Hurricane Melissa slams Cuba; Jamaica declared 'disaster area'
Published in News & Features
After ravaging Jamaica most of Tuesday, Hurricane Melissa made its second landfall around 3 a.m. in Cuba as a Category 3 hurricane.
The National Hurricane Center said Melissa came ashore in Santiago de Cuba with 120 mph winds, marking the strongest storm to make landfall in Cuba since Hurricane Irma in 2017. It’s expected to bring up to 20 inches of flooding rain, high winds and up to 12 feet of storm surge throughout Wednesday.
In Jamaica, Prime Minister Andrew Holness issued a disaster declaration not long after Melissa’s record-breaking strike. The death and damage toll remained uncertain early Wednesday.

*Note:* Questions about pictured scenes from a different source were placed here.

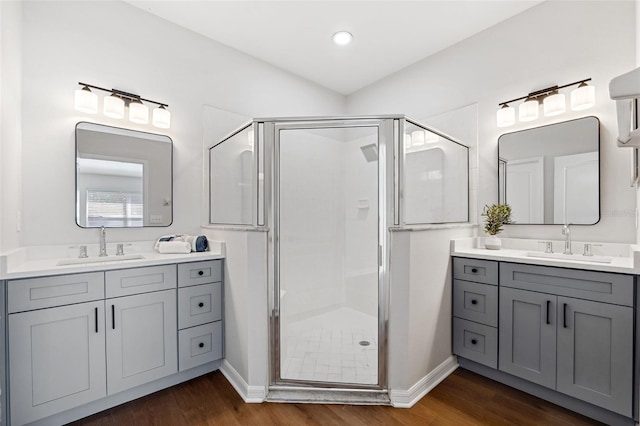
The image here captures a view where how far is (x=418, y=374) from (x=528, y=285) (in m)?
0.94

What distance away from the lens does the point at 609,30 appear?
2.01 metres

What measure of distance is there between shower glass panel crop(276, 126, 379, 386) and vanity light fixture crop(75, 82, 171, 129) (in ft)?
3.92

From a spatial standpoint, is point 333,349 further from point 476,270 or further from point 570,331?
point 570,331

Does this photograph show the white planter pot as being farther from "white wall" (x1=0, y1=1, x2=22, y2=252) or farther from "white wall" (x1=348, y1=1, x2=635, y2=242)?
"white wall" (x1=0, y1=1, x2=22, y2=252)

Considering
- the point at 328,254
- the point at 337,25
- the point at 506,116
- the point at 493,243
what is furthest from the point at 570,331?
the point at 337,25

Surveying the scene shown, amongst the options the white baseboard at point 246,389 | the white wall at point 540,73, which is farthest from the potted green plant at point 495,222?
the white baseboard at point 246,389

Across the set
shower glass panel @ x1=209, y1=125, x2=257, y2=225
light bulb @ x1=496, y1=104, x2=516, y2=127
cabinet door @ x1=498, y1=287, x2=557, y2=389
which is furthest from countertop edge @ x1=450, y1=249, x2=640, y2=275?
shower glass panel @ x1=209, y1=125, x2=257, y2=225

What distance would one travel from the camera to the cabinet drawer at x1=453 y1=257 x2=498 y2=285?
2.08 metres

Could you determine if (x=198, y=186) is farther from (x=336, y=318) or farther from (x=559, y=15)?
(x=559, y=15)

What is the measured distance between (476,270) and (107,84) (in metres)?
3.15

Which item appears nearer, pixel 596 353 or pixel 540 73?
pixel 596 353

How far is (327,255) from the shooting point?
234cm

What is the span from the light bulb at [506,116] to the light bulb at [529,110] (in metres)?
0.08

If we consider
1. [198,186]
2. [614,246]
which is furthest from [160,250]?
[614,246]
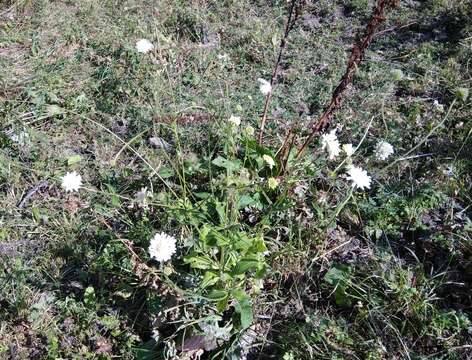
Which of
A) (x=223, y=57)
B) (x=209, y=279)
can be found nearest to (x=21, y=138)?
(x=223, y=57)

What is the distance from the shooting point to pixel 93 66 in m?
3.56

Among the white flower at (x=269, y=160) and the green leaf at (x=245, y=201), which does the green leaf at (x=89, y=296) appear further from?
the white flower at (x=269, y=160)

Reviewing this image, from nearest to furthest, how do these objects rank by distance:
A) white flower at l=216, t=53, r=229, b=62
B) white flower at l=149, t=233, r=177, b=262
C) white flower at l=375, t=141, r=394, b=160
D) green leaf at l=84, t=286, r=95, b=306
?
white flower at l=149, t=233, r=177, b=262 < green leaf at l=84, t=286, r=95, b=306 < white flower at l=375, t=141, r=394, b=160 < white flower at l=216, t=53, r=229, b=62

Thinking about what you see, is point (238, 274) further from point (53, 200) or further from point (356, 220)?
point (53, 200)

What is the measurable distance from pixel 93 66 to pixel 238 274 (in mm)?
2206

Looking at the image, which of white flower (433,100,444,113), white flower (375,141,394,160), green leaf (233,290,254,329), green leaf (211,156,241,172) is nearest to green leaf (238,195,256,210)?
green leaf (211,156,241,172)

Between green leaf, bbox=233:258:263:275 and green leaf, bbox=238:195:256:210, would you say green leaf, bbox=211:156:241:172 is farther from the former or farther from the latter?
green leaf, bbox=233:258:263:275

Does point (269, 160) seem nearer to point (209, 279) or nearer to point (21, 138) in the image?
point (209, 279)

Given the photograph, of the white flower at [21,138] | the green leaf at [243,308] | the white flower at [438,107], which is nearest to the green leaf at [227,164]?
the green leaf at [243,308]

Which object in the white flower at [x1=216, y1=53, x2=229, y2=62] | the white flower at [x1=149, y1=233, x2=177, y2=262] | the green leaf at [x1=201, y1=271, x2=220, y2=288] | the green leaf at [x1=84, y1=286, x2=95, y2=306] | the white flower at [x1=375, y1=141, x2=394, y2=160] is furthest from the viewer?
the white flower at [x1=216, y1=53, x2=229, y2=62]

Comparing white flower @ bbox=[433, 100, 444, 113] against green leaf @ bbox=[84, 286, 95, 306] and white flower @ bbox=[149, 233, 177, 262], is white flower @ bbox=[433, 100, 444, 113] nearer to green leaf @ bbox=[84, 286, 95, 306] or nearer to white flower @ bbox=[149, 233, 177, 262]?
white flower @ bbox=[149, 233, 177, 262]

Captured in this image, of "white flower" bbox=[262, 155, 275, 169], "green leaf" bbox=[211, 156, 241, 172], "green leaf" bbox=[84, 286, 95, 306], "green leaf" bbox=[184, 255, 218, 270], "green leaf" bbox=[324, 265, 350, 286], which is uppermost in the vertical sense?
"white flower" bbox=[262, 155, 275, 169]

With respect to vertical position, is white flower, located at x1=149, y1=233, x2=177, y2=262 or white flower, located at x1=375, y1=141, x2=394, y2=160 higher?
white flower, located at x1=375, y1=141, x2=394, y2=160

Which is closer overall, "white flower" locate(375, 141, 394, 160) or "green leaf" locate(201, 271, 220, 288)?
"green leaf" locate(201, 271, 220, 288)
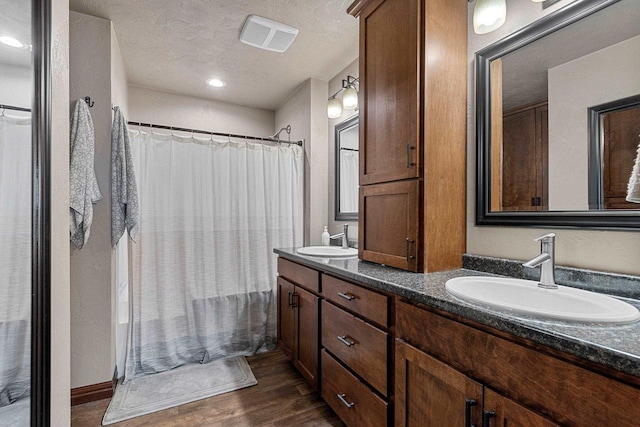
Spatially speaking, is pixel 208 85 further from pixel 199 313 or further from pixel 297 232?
pixel 199 313

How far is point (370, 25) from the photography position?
65.6 inches

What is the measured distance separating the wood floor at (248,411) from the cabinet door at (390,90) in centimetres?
139

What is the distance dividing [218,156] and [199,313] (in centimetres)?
129

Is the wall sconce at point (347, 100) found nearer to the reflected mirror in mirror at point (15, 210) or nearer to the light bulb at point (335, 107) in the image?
the light bulb at point (335, 107)

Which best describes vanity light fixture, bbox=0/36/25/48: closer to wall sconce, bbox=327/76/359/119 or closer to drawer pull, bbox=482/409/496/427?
drawer pull, bbox=482/409/496/427

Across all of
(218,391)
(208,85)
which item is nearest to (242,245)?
(218,391)

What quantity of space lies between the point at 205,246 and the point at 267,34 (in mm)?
1642

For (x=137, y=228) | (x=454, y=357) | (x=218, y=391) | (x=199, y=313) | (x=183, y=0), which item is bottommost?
(x=218, y=391)

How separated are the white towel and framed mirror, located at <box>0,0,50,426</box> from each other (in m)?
1.80

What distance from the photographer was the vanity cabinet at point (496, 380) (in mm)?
625

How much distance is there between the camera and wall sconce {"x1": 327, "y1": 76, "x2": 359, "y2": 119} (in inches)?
87.0

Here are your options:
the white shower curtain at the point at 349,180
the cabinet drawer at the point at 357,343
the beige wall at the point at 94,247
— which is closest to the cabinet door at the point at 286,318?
the cabinet drawer at the point at 357,343

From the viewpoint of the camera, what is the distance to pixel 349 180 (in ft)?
8.30

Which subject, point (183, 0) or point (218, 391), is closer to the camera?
point (183, 0)
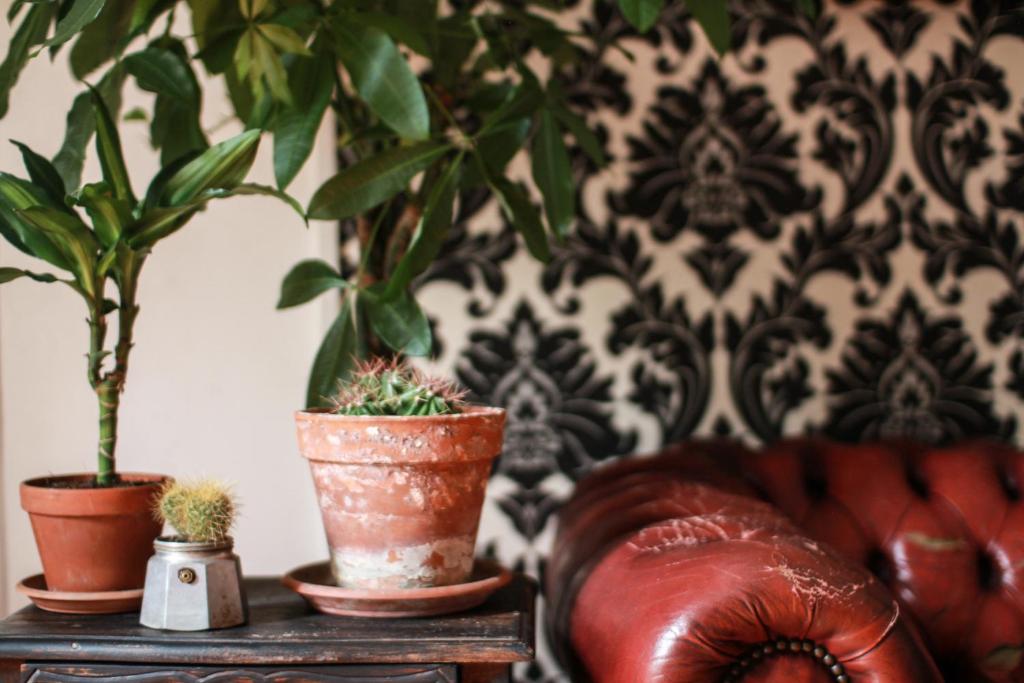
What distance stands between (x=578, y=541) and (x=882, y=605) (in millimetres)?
459

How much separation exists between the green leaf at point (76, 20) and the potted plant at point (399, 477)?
46 centimetres

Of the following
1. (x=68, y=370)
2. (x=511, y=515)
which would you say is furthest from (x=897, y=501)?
(x=68, y=370)

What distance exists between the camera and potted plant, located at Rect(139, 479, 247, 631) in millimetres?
1062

Video posted on social media showed Hurricane Melissa’s winds peeling the roof off one hospital building near the eye wall and sending it flying. At a press conference, Desmond McKenzie, minister of local government in Jamaica, reported that multiple hospitals had damaged roofs, were without power and hit by storm surge.
At one hospital, 75 patients had to be evacuated. “Blocked roads right across the country,” he said. “Almost every parish is experiencing blocked roads, galled trees, utility poles and excess offing in many communities.” He said St. Elizabeth Parish — the island’s most important agricultural area — was “underwater.”
But unlike the smash hit to Jamaica, Melissa’s Cuba landfall involves a weaker — and more importantly, much faster moving — Melissa.
As of 8 a.m., Melissa was down to 105 mph maximum sustained winds, a Category 2, and was moving over Cuba at 14 mph. That’s a great deal faster than the 5 mph pace Melissa approached Jamaica or the 8 mph pace it crossed the island.
It was about 45 miles northwest of Guantanamo, Cuba and hammering the island, which has an ailing power grid and is still recovering from years of back-to-back storm hits.
At this speed, forecasters said, Melissa should be clear of Cuba’s northern coast in another few hours. Then it will gear up for its third predicted landfall over the central and southern Bahamas later Wednesday evening.
There, Melissa is expected to strike as a Category 2, with the eye potentially coming ashore near Crooked Island or Long Island. It could bring another 5 to 10 inches of rain, hurricane-force winds and 5 to 8 feet of storm surge.
The neighboring Turks and Caicos could also see up to 4 feet of storm surge, some rain and high winds from the outskirts of Melissa.
Meanwhile, this marks more than a week of continuous heavy rain for Haiti from Melissa’s outer bands. The storm has already claimed at least four lives in Haiti, and the rain is expected to continue at least another day.
For its final act, Melissa is expected to cross west of Bermuda on Friday as a hurricane. The storm hardy island could feel some of the storm’s outer bands.
While the impacts of Melissa are still occurring, recovery is expected to be a greater challenge than usual this year with the dissolution of US AID. So far, the U.S. has not signaled how it plans to help the storm ravaged Caribbean, and many of the usual staff and departments who have done so in the past have been laid off or dissolved.